An Overview of the Law of Negligence in Kansas

Publication year2017
Pages14
An Overview of the Law of Negligence in Kansas
No. 86 J. Kan. Bar Assn 6, 14 (2017)
Kansas Bar Journal
June, 2017

An Overview of the Law of Negligence in Kansas

by Ryan Hodge.

This article is intended to be a primer on the basic case law related to negligence in Kansas. The article outlines the basic elements of a negligence case. We start with the law related to determining whether a duty exists. The article next discusses law related to determining what that duty is if it exists and whether that duty has been breached. The article then moves into a discussion on proximate cause and cause in fact. The article does not address statutes or case law related to the types of damages that may be recovered in a negligence action.

"Every person must so use his property as not to injure the rights of others."[1]

In negligence cases, "duty" has been defined as "an obligation, to which the law will give recognition and effect, to conform to a particular standard of conduct toward another."[2] A tort is a violation of a duty imposed by law.[3] The familiar elements of duty, breach, causation and damages must be present in every tort claim.[4]

In a car wreck case, the plaintiff's four proof elements are "the determination of what a reasonably prudent driver would do under particular circumstances, whether a driver acted in a manner consistent with that standard, and [w]hether there is a causal connection between the breached duty and the injuries sustained [are] question[s] of fact."[5]

The tort of "[n]egligence is a violation of the obligation which enjoins care and caution in what we do."[6] Stated another way by the same court,

[t]he above doctrine, in its practical application, would probably be better expressed in these words: Every person, in his intercourse with others, is required to exercise that degree of care and diligence to protect his own rights and to avoid injury to the rights of others, which an ordinarily careful and prudent man usually exercises in his own affairs. The rule thus expressed is of almost universal application.[7]

This definition is over 100 years old. It is the essence of the modern definitions of negligence.

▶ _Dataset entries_
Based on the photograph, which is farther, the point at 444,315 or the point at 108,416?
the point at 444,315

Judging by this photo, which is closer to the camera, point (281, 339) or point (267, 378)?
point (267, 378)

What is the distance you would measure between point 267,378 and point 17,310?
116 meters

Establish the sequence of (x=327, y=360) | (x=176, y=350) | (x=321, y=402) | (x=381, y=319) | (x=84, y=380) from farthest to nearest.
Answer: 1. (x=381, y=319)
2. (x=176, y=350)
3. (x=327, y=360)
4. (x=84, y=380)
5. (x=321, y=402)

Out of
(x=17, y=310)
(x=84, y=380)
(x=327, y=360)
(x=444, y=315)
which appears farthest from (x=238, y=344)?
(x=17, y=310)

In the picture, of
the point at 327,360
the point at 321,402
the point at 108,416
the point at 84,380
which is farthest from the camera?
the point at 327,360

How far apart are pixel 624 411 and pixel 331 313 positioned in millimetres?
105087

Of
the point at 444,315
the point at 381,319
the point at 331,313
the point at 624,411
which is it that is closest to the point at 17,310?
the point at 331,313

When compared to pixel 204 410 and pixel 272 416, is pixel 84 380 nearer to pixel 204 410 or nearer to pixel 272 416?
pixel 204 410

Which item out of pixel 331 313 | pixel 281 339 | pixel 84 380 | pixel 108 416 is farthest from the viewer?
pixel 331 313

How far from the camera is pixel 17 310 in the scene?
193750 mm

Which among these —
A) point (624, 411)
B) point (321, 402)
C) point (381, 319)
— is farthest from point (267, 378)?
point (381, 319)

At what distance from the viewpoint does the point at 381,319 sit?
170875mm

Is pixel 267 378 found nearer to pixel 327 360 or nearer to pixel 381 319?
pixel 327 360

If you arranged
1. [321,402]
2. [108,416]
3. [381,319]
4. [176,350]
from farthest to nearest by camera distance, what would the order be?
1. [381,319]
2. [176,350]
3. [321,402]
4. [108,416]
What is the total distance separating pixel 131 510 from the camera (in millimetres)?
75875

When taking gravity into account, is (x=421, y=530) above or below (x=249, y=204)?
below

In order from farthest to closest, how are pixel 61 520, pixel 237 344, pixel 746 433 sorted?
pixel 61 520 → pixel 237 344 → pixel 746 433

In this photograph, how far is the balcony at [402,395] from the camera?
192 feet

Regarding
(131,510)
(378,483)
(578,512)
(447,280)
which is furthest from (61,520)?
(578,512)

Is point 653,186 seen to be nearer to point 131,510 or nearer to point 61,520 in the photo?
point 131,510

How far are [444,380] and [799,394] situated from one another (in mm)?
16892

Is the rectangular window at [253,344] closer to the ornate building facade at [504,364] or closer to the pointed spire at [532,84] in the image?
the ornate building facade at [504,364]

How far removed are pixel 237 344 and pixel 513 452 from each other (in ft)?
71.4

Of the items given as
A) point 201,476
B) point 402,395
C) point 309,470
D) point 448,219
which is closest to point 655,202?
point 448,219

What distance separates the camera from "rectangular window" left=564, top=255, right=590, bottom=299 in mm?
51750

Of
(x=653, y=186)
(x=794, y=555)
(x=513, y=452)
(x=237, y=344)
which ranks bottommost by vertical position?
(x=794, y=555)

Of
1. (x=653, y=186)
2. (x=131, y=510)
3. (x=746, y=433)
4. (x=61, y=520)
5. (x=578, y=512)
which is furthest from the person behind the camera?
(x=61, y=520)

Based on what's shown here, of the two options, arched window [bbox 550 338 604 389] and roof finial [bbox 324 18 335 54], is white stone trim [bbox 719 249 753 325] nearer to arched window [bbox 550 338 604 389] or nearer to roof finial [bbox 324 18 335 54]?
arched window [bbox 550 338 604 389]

▶ _WHAT YOU WILL DO_
According to the Kansas negligence article, which elements must be present in every tort claim?

▶ _WRITTEN SOLUTION_
Duty, breach, causation and damages.